= Mark Hyman (commentator) =

American political commentator and TV executive

Mark E. Hyman is an American political commentator and former television executive. He was vice president for corporate relations for Sinclair Broadcast Group, the largest chain of local television stations in the United States, until 2005. Hyman became a visible presence during local news broadcasts over Sinclair's stations, many of which aired on The Point—a controversial daily televised commentary presented by Hyman. In 2010, Hyman's commentaries returned to select Sinclair-owned stations under the title Behind the Headlines with Mark Hyman.

==Biography==
Hyman is a 1981 graduate of the United States Naval Academy and was a captain in the United States Navy Reserve. He was a vice president and spokesman of Sinclair Broadcast Group and until 2000 was its lobbyist in Washington, D.C.

==The Point==
Beginning in 2001, he created conservative one-minute editorial segments called The Point that were broadcast on many of the group's 62 stations, at the end of local news programs.

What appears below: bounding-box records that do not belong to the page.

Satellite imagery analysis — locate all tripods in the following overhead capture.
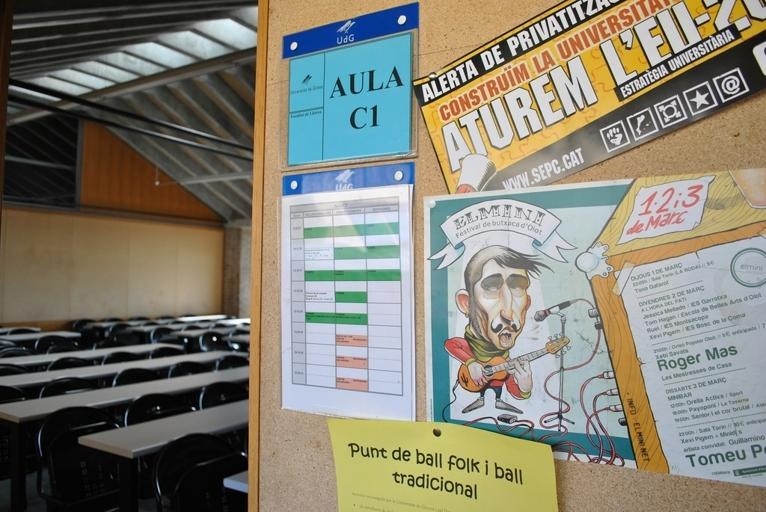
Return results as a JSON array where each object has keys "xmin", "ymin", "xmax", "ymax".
[{"xmin": 543, "ymin": 317, "xmax": 575, "ymax": 432}]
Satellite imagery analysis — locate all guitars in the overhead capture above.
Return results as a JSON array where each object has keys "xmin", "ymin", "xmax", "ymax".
[{"xmin": 458, "ymin": 332, "xmax": 571, "ymax": 393}]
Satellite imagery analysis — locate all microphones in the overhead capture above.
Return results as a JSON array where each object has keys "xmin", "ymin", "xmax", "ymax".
[{"xmin": 534, "ymin": 299, "xmax": 577, "ymax": 321}]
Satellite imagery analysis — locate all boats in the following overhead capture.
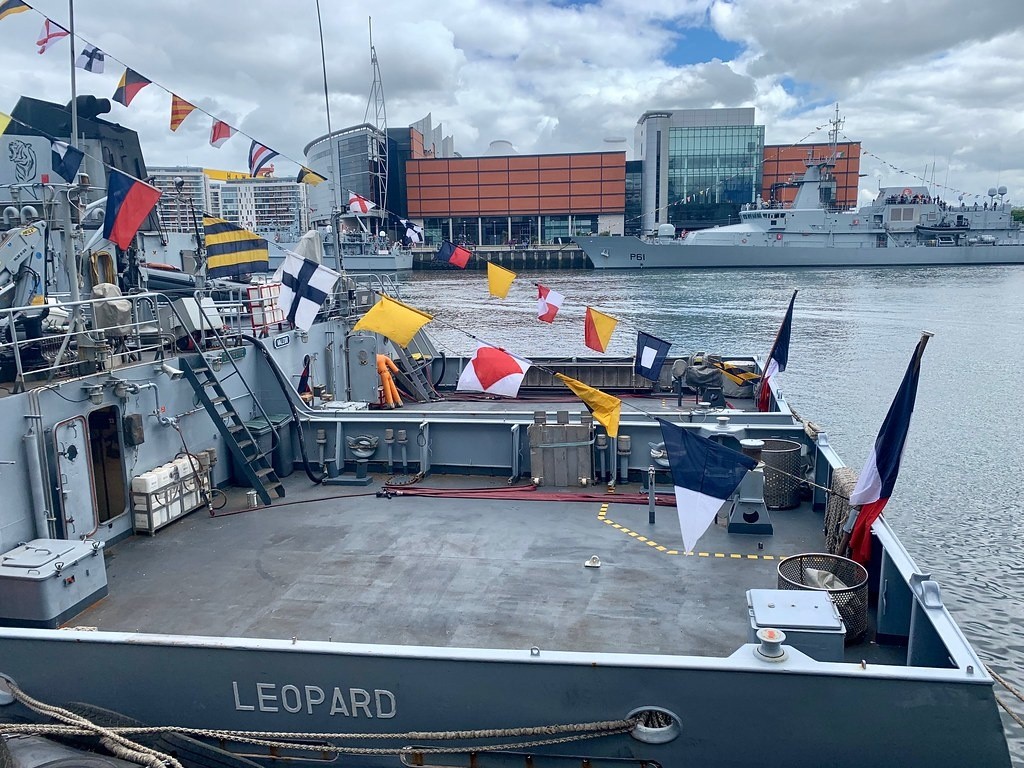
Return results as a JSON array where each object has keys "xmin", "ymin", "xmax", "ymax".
[
  {"xmin": 136, "ymin": 193, "xmax": 414, "ymax": 271},
  {"xmin": 915, "ymin": 206, "xmax": 970, "ymax": 234},
  {"xmin": 568, "ymin": 102, "xmax": 1024, "ymax": 269}
]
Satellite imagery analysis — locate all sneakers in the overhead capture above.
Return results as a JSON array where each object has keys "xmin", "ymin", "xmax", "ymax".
[{"xmin": 382, "ymin": 402, "xmax": 404, "ymax": 410}]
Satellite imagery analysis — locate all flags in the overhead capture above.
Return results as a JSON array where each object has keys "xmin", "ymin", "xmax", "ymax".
[
  {"xmin": 350, "ymin": 293, "xmax": 433, "ymax": 350},
  {"xmin": 349, "ymin": 190, "xmax": 378, "ymax": 212},
  {"xmin": 455, "ymin": 339, "xmax": 531, "ymax": 399},
  {"xmin": 488, "ymin": 262, "xmax": 516, "ymax": 299},
  {"xmin": 112, "ymin": 67, "xmax": 328, "ymax": 193},
  {"xmin": 846, "ymin": 328, "xmax": 932, "ymax": 562},
  {"xmin": 551, "ymin": 371, "xmax": 622, "ymax": 439},
  {"xmin": 75, "ymin": 44, "xmax": 107, "ymax": 73},
  {"xmin": 37, "ymin": 19, "xmax": 68, "ymax": 54},
  {"xmin": 536, "ymin": 284, "xmax": 566, "ymax": 324},
  {"xmin": 634, "ymin": 331, "xmax": 673, "ymax": 382},
  {"xmin": 203, "ymin": 214, "xmax": 270, "ymax": 282},
  {"xmin": 104, "ymin": 167, "xmax": 163, "ymax": 252},
  {"xmin": 0, "ymin": 0, "xmax": 33, "ymax": 20},
  {"xmin": 755, "ymin": 290, "xmax": 798, "ymax": 413},
  {"xmin": 398, "ymin": 215, "xmax": 426, "ymax": 245},
  {"xmin": 33, "ymin": 127, "xmax": 85, "ymax": 185},
  {"xmin": 436, "ymin": 239, "xmax": 473, "ymax": 268},
  {"xmin": 585, "ymin": 305, "xmax": 618, "ymax": 354},
  {"xmin": 279, "ymin": 249, "xmax": 341, "ymax": 332}
]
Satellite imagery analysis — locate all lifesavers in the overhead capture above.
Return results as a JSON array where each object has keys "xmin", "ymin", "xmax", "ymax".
[
  {"xmin": 777, "ymin": 233, "xmax": 783, "ymax": 240},
  {"xmin": 742, "ymin": 239, "xmax": 746, "ymax": 243}
]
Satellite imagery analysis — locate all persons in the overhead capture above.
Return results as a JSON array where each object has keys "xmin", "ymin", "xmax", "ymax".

The program became known for its political commentary. Hyman gave his opinions on topics such as perceived liberal bias in media, rise of agnosticism in America, and terrorism. During the 2004 US presidential election period he favored incumbent George W. Bush, and criticized Democratic opponent John Kerry. Sinclair Broadcast supported the US-led war in Iraq, and Hyman went to Iraq with a Sinclair news crew to find positive stories to counteract negative media coverage.

On November 2, 2006, after more than five years and 2,000 daily commentaries, Hyman announced he planned to drop his daily commentary at the end of the month, citing a desire to spend more time with his four children. The final The Point commentary aired on November 30.

==After The Point==
Hyman continues to offer his conservative opinions in print and online for American Spectator magazine. Hyman's editorials returned to select Sinclair-owned stations in a dozen TV markets under the title Behind the Headlines with Mark Hyman in December 2010.

Hyman retired from Behind the Headlines in 2018, due to brain tumor that was later found to be non-cancerous.

He authored a book about various scandals in American history, published in October 2019: Washington Babylon: From George Washington to Donald Trump, Scandals that Rocked the Nation.